Sono vegetariane o vegane, hanno l’orto sul balcone e il lievito madre nel frigorifero. Autoproducono quasi tutto l’autoproducibile: dallo yogurt ai biscotti, dai succhi di frutta al dado da brodo. Autosvezzano, comprano giochi in legno non trattato e, in molti casi aborriscono la medicina allopatica. Di solito i loro figli portano al collo delle collanine di ambra che dovrebbero aiutarli con i dolori della dentizione.

Le mamme green spesso sono anche molto zen, sorridenti e flemmatiche. Elargiscono la loro ecologica consapevolezza con benevolenza e affetto, come una vecchia madre superiora che redarguisce bonariamente le sue consorelle giovani e imperfette. Ma ci sono anche quelle che sparano a zero su chi è rea di non essere abbastanza coerente, informata, attenta. Abbastanza verde.

Quanto a me, sono green in un modo che mi sembra cangiante e pieno di sfumature differenti. Mi definisco, nella vita, molto meno di quanto faccia il mio pseudonimo sul web. Provo ogni giorno a rendere il mio stile di vita più consapevole e sostenibile, ma ho tanti limiti. Li conosco, e francamente non me ne vergogno. Ho avuto due cesarei, il secondo dei quali sarebbe stato probabilmente evitabile se avessi lottato di più per un Vbac. Ho allattato entrambi i miei figli, ma non ho problemi a dire che spero di smettere presto con la secondogenita (che a novembre compirà due anni). Compro prodotti locali, di stagione, biologici, ma anche, quando sono in difficoltà, bastoncini di pesce surgelati. Non sono vegetariana, anche se mangio pochissima carne. Uso i pannolini lavabili, ma li alterno con gli usa e getta biodegradabili di notte e in vacanza. Uso cosmetici ecologici, ma non rinuncio al mio vecchio dentifricio sbiancante. Ricorro ai farmaci il meno possibile, ma non credo nella medicina omeopatica, e sono una sostenitrice convintissima della necessità delle vaccinazioni (cosa che mi ha attirato talvolta critiche anche molto aspre dalla falange più fondamentalista delle mamme green).

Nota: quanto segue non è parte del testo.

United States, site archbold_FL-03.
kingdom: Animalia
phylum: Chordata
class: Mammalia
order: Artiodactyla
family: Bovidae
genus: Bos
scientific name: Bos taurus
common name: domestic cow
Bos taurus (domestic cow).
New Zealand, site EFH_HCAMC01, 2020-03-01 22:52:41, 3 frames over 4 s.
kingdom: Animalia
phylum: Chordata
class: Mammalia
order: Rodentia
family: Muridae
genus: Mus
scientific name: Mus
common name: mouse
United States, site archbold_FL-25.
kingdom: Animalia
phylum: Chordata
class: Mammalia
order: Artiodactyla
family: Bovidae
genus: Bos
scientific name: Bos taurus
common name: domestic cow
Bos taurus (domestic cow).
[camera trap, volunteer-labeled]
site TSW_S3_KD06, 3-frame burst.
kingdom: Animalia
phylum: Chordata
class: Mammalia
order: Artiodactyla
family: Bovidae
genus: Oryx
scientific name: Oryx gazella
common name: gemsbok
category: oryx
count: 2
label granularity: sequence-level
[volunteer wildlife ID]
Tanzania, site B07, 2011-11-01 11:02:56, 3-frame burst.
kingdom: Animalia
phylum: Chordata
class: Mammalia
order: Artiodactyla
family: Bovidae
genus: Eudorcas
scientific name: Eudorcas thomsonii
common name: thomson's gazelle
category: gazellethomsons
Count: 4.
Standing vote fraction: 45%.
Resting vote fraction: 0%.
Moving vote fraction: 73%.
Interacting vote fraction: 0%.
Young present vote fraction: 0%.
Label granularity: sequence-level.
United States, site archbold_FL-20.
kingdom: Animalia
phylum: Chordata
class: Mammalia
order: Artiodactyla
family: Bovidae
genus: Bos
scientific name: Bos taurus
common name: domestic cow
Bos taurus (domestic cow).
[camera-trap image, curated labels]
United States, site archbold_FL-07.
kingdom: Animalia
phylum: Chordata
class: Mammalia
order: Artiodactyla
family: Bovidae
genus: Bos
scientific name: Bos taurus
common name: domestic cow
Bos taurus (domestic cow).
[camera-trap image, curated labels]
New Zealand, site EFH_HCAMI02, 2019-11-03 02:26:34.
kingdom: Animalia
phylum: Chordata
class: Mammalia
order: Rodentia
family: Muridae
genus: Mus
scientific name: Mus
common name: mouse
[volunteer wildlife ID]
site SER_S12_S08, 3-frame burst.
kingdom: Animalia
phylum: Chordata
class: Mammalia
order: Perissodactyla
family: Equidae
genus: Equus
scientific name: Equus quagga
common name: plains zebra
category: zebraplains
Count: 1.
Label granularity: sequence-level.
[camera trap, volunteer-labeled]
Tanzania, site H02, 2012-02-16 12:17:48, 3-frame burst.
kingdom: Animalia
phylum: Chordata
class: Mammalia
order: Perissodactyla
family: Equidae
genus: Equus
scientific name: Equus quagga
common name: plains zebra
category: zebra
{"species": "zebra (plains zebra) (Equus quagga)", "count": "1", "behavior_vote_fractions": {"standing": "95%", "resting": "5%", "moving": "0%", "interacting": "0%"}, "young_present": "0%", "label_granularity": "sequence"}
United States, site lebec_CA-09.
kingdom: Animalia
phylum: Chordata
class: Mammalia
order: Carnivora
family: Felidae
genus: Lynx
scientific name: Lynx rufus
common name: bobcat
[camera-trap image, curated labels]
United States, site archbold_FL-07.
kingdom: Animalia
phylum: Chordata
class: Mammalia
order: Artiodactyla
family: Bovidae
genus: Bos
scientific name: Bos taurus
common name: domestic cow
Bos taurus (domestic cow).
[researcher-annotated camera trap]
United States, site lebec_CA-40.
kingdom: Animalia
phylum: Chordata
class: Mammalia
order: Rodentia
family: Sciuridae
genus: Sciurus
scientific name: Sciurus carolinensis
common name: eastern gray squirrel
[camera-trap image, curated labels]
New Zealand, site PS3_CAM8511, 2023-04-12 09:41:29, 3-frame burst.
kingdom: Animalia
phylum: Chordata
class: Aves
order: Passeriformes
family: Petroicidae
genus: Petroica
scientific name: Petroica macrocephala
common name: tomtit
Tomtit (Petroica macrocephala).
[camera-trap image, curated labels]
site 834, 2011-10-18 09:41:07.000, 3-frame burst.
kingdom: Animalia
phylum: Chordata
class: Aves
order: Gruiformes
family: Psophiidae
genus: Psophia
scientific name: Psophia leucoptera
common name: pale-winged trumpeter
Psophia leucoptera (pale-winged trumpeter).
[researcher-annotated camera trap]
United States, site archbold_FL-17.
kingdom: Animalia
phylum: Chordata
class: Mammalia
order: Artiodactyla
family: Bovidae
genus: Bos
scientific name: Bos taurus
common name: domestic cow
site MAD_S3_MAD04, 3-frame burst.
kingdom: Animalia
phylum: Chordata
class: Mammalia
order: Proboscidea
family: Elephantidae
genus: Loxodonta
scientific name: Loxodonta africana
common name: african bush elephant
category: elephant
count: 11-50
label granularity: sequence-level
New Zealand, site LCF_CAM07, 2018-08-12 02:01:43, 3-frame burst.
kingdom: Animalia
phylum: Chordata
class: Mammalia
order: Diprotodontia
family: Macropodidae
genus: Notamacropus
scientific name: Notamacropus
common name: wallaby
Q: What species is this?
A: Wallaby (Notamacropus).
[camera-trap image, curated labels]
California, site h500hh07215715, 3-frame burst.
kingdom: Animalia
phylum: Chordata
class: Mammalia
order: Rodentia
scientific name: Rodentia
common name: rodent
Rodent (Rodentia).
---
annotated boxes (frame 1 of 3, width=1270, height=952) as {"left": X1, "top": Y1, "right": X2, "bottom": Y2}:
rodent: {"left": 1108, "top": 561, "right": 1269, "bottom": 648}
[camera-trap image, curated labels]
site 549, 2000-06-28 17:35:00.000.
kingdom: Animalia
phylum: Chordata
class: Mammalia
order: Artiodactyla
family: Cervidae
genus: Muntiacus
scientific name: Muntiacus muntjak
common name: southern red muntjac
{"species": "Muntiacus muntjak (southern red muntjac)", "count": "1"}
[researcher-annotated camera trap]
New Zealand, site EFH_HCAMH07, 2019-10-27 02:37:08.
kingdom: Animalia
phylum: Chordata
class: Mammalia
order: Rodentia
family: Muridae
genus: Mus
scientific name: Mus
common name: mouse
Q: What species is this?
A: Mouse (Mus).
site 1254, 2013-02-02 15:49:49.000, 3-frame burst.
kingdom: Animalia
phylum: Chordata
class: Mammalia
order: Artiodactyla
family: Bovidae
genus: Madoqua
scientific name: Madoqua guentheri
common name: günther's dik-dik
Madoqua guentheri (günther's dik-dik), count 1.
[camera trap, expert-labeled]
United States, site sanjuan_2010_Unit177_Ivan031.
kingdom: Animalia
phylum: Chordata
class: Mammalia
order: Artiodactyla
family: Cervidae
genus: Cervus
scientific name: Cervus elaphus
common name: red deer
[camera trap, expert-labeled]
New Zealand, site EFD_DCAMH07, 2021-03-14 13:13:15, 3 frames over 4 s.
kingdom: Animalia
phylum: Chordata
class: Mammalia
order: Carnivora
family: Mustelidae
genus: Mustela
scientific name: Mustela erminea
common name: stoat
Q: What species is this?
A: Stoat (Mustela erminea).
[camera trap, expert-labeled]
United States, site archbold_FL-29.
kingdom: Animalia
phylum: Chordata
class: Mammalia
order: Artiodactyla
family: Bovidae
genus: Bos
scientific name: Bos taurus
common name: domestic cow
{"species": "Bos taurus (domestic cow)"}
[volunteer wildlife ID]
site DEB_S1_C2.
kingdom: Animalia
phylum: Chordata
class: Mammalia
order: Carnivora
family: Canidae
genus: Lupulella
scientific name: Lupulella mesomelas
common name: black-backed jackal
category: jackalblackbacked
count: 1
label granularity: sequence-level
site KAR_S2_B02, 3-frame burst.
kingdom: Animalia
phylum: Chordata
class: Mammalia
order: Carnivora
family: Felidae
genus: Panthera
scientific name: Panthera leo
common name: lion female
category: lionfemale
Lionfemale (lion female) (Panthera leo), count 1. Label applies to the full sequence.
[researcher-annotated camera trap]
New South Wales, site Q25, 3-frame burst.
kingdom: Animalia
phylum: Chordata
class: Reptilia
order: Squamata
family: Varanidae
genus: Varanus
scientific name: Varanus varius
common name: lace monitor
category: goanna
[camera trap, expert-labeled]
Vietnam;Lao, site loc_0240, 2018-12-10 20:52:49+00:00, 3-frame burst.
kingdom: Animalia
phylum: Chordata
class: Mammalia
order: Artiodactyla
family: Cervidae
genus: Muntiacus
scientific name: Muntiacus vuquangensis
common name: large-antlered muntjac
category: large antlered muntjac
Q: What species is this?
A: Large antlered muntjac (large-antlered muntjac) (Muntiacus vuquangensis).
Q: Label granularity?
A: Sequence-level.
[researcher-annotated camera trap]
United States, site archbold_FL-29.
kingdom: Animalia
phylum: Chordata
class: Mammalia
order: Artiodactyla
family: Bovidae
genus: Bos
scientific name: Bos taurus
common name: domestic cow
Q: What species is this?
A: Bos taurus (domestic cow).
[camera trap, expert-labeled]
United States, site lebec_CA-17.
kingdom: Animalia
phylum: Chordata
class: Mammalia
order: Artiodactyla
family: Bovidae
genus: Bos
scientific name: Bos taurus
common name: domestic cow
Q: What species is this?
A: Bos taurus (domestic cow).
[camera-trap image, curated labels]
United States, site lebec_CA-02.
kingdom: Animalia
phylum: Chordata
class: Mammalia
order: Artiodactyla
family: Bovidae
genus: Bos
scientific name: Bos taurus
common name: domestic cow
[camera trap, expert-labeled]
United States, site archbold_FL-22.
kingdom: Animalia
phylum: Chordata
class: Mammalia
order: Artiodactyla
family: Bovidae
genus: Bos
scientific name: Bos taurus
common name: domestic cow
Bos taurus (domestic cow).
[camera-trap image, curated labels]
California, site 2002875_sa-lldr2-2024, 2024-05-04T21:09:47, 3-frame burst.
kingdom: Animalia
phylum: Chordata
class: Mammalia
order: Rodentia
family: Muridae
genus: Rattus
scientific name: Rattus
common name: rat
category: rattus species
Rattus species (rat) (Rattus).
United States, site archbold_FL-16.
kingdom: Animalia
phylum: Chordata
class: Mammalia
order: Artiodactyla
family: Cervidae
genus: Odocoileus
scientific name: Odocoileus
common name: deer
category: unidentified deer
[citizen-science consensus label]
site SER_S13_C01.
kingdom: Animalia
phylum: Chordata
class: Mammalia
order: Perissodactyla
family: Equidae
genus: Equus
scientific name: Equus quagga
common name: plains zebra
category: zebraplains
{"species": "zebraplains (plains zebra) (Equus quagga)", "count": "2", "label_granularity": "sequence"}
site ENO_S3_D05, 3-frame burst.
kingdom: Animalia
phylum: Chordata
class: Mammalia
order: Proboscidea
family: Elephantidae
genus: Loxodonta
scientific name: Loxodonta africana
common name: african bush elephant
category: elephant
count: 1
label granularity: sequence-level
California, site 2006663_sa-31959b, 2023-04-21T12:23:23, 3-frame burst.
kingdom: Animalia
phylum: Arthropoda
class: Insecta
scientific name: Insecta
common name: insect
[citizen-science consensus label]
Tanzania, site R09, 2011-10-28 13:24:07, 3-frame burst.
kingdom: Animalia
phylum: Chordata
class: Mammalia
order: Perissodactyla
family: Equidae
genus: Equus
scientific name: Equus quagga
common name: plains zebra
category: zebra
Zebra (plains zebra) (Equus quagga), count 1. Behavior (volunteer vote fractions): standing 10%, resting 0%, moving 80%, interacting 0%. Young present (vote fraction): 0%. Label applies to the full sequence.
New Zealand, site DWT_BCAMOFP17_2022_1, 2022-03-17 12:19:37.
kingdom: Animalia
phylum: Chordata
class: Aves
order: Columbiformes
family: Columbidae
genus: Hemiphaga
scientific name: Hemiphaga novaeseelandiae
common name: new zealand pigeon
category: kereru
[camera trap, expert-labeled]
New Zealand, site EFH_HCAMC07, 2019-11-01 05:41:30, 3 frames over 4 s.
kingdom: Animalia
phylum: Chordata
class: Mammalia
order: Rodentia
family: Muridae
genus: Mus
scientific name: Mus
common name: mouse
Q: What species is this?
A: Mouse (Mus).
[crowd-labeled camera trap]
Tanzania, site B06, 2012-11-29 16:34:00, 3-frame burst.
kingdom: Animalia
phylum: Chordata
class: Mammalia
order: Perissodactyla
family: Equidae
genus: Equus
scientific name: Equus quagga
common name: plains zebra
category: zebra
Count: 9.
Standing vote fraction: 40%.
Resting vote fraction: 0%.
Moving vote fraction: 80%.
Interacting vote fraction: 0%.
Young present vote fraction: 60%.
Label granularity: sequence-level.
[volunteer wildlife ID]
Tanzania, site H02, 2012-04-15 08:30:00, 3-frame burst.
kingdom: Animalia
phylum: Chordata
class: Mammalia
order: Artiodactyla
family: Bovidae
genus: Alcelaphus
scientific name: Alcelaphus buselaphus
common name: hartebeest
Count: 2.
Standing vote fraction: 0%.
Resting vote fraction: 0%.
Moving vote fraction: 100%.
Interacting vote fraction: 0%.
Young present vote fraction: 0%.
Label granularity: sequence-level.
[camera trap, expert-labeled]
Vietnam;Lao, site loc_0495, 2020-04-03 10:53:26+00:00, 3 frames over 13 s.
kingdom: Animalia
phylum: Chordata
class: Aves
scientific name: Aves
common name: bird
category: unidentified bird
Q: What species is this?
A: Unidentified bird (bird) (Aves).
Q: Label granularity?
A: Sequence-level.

La mia greenitudine non è perfetta, proprio come me. Non inseguo il mito della coerenza assoluta e non giudicherei mai chi ha fatto scelte meno “etiche” di quanto mi sembrano essere le mie. Sono in cammino, come tutte le madri e tutti gli individui in questo mondo. Offro una testimonianza e cerco di imparare da chi mi sta attorno. Sbaglio e chiedo scusa, a volte imparo e a volte insegno, come diceva Battisti. E credo al grano, alla terra, al mare, ma prima di tutto credo all’uomo, per citare anche Hikmet.

Cerco soprattutto di non giudicare. Perché oltre al Pianeta mi stanno a cuore i miei simili. E perché il mondo possiamo salvarlo soltanto tutti insieme.